JeremyI have tried to avoid this subject but after reading a very poignant article entitled “Modern Love” written by a sophomore in college I felt I had to address it because it has been one of my pet peeves for quite awhile.  Modern technology.  Now I am as guilty as the next when I say my life and my work have become much easier with the cell phone, the computer, the Ipad, texting, etc.

Years ago  when I was in an airport or on the street and desperately needing to contact someone it sometimes became a big deal to find a phone or the change to make that call when it is so easy now to text.  But with all of that I think other problems come into play.

Getting back to Jeremy, this young woman was in what she calls an “arm-length” relationship where there could be no drama.  Or so it seemed. That relationship which remains between a friend and a boyfriend, often for years.  They met when they were young and would continue to communicate over the years, rarely in person and mostly through texting or Facebook.  She cared deeply for him but was caught between making him her friend instead of a boyfriend so that she would not be rejected if he wasn’t interested. However,  her decision kept her in an emotional limbo.  We all have our Jeremys whether it be a relationship with a person or a relationship with life.

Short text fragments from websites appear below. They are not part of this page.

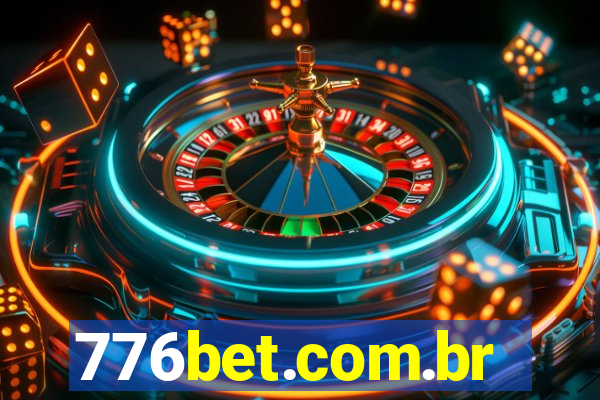 776bet.com.br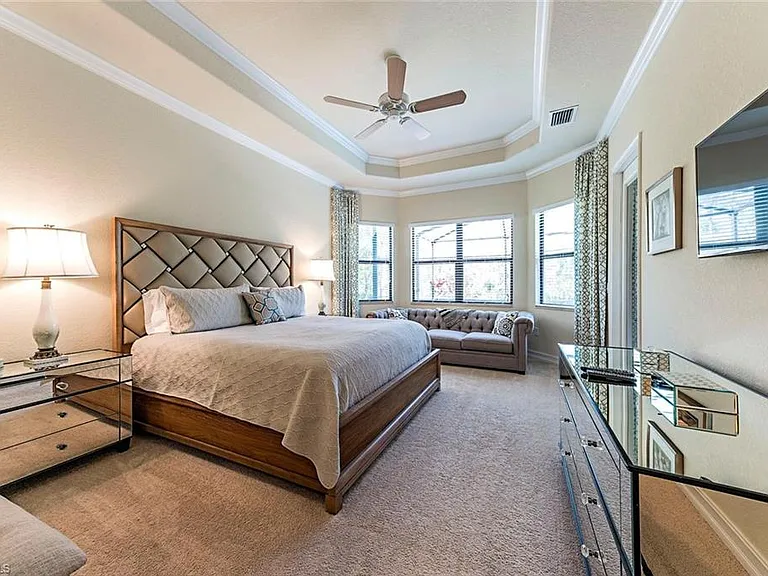 9560 Firenze Cir — Photo 7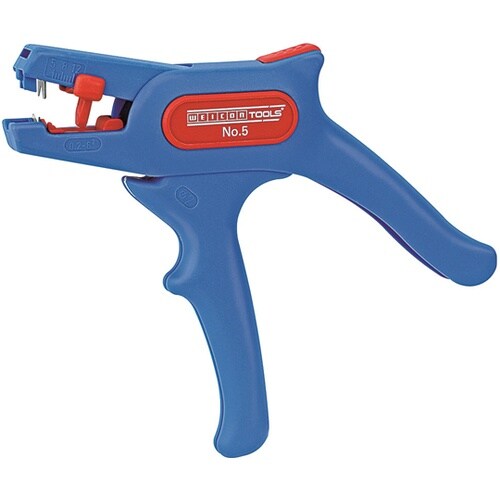 CSIV2 IV線用ストリッパー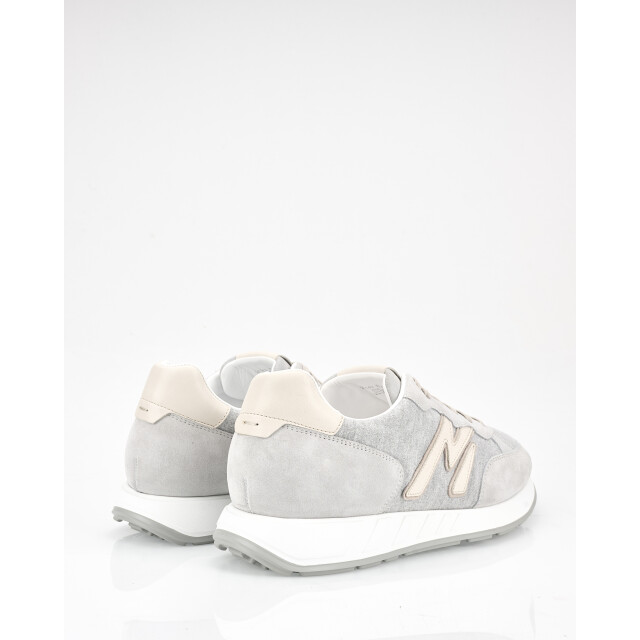 Magnanni 106308-001-44 Sneakers Beige 106308-001-44 large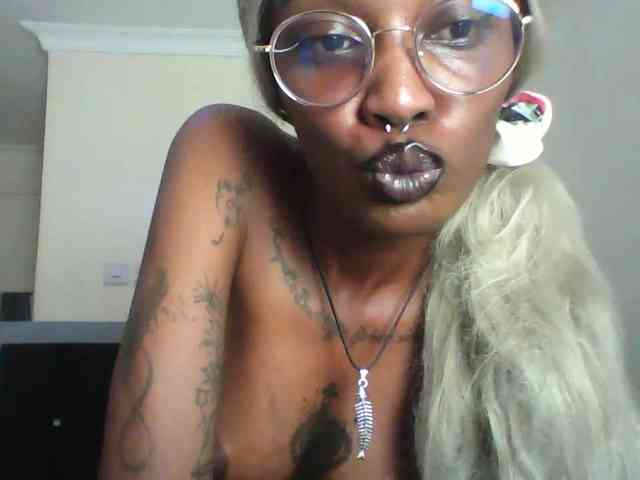 Veegee webcam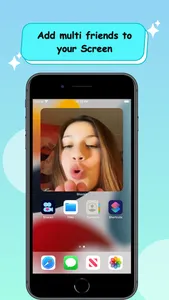 Shockit - Video Widget screenshot 2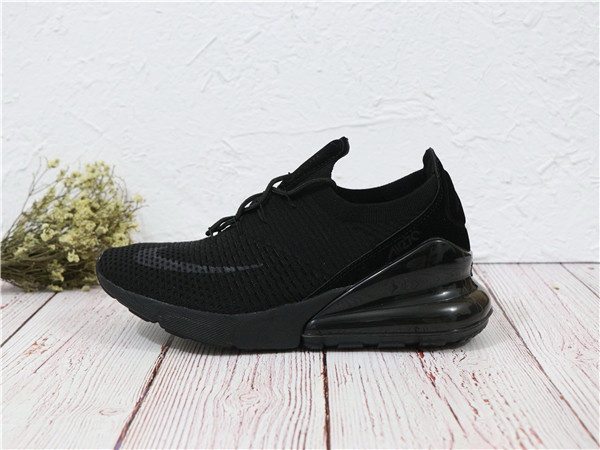 Nike Air Max 270 men shoes-085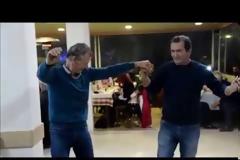 Δείτε βίντεο απο την μεγάλη  επιτυχία της χοροεσπερίδας του Συλλόγου Ματσουκίου Ιωαννίνων «Η ΒΥΛΙΖΑ»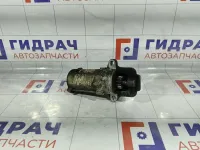 Стартер Ford Focus 1478129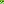 Destellos dst-10644327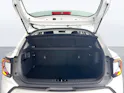 Kia Stonic 1.0 T-GDi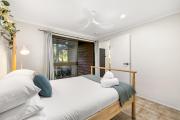 Top Buderim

My point is they didn’t really speak to each other enough to actually know whether or not they connect.  I bring this up because the lack of human communication, i.e. the human voice, seems to be alluding us not only in my generation but also in the present generation.  That is, the future.  No one seems to really talk to each other anymore.  It’s emails or texts but no real hash out conversations if things aren’t peachy keen.

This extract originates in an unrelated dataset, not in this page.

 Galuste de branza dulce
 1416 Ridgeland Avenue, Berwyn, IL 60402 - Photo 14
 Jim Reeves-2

Want to break up with someone or tell someone off? Text them.  It relieves you of the the uncomfortable feeling of the confrontation.  But does it really help in the end?  I know there were times when I needed some information from someone and asked them to call me.  But instead they insisted on texting which sometimes takes twice as long as if they just picked up the phone and spoke to me.  I like talking to the person on the phone.  I like the human contact.  Sometimes it isn’t comfortable. Sometimes it would be more comfortable to not talk.  But I find ultimately the sound of their voice and the human connection makes me emotionally feel more connected whether it turns out positive or not.

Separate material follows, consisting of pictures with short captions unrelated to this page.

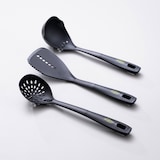 thumbnail of San Ignacio Xtra - Set di 3 utensili da cucina in nylon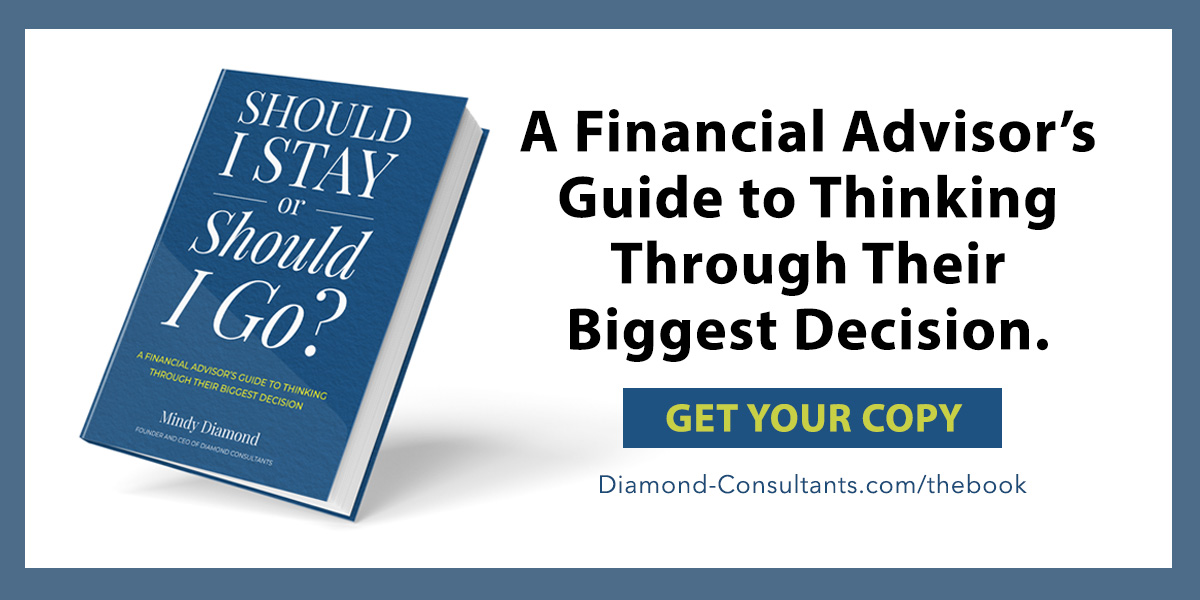 Diamond Consultants tweet media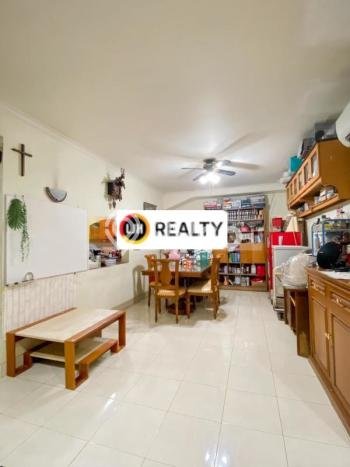 Rumah Idaman Modern! Rumah 2 Lantai di Kelapa Gading, Jakarta Utara, LT 128m² Bangunan 188m² Rumah Idaman Modern! Rumah 2 Lantai di Kelapa Gading, Jakarta Utara, LT 128m² Bangunan 188m²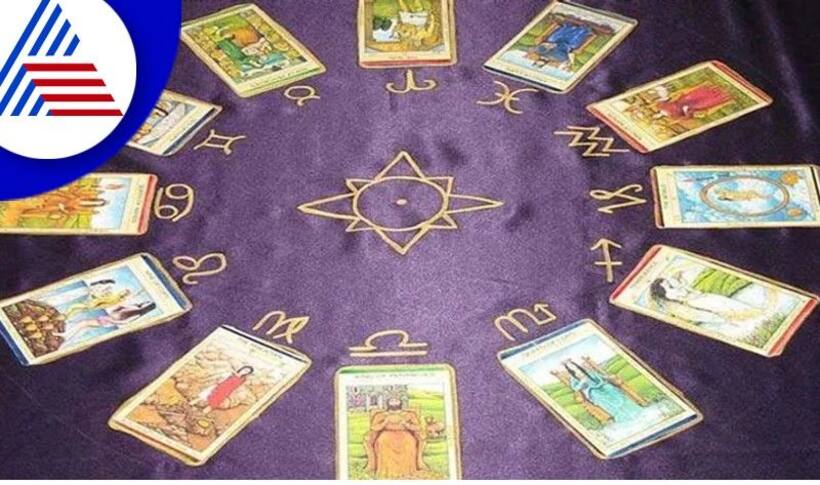 Weekly Tarot Card Reading: Predictions for January 2 to January 8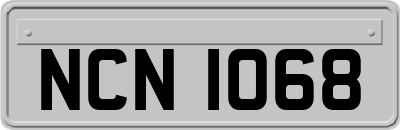 NCN1068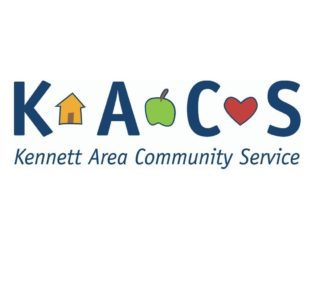 Kennett Area Community Services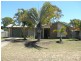 Moore Park Beach QLD 4670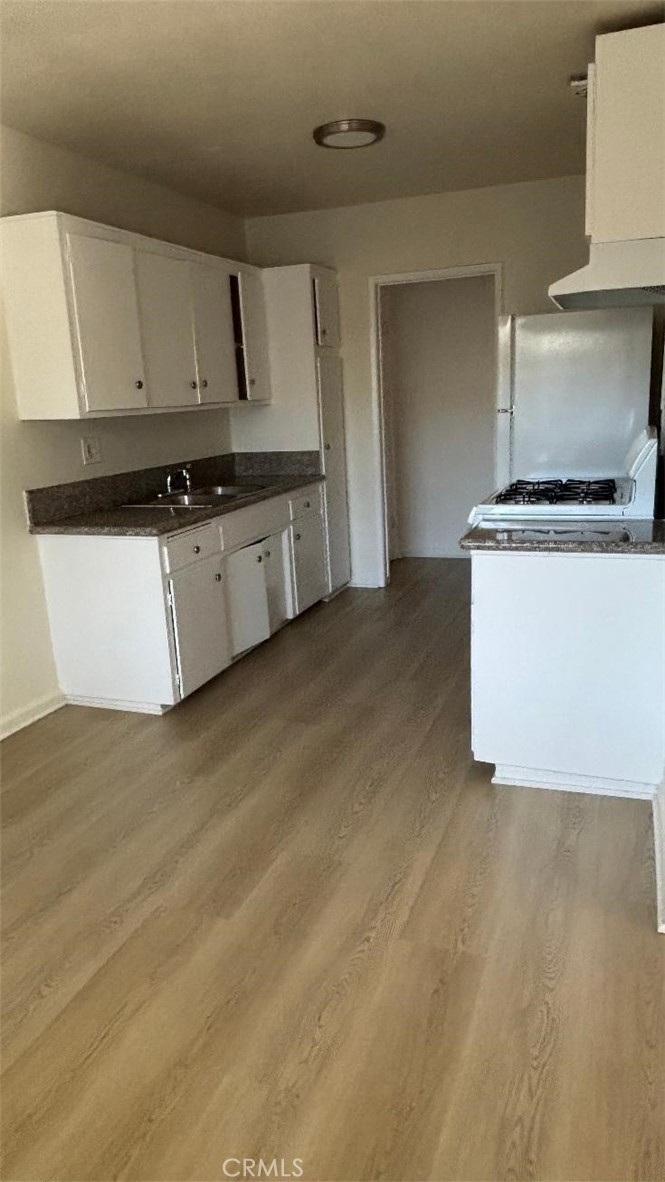 1714 Evergreen Street Property Photo 52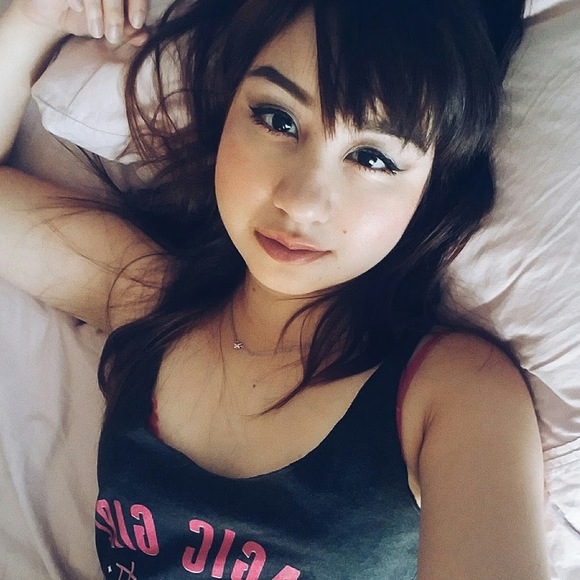 smilingjaws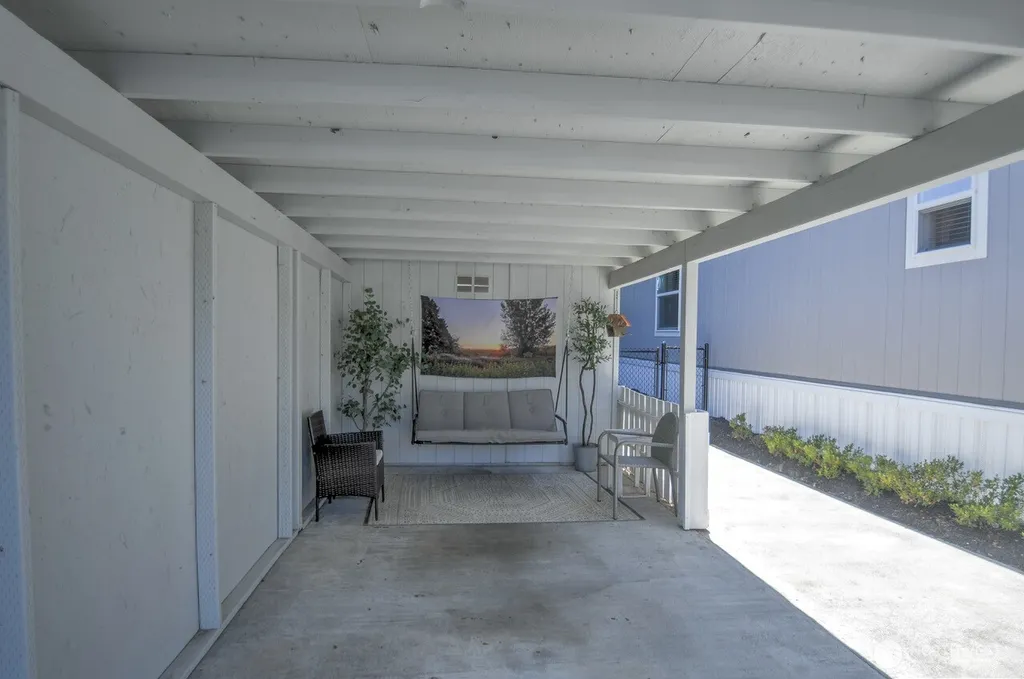 4830 Pacific Avenue SE Lacey WA 98503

This also pertains to meeting someone for dinner.  Rarely will there be a dinner where the phone doesn’t come out for a text or a picture or a “selfie”.  Ok, so I sound irritated by it all.  I just think that we are missing each other on a very basic level by not giving each other our full attention.  I remember a time where there wasn’t all of the distractions and we enjoyed each other without having to rely on outside stimulation.

Finally the article brought back the fact that we tend to dance around situations in our life without being honest with where we really are.  And I feel like all of these distractions have made it easier to check out of life.  So my Jeremy in life seems to be making a conscious effort to be honest and open.  Then hopefully the limbo I sometimes find myself in becomes heaven for knowing I have faced the truth.

Now let me get back to the six weeks of New York Sunday Times I haven’t read because I’ve been on the computer.  Lesson learned.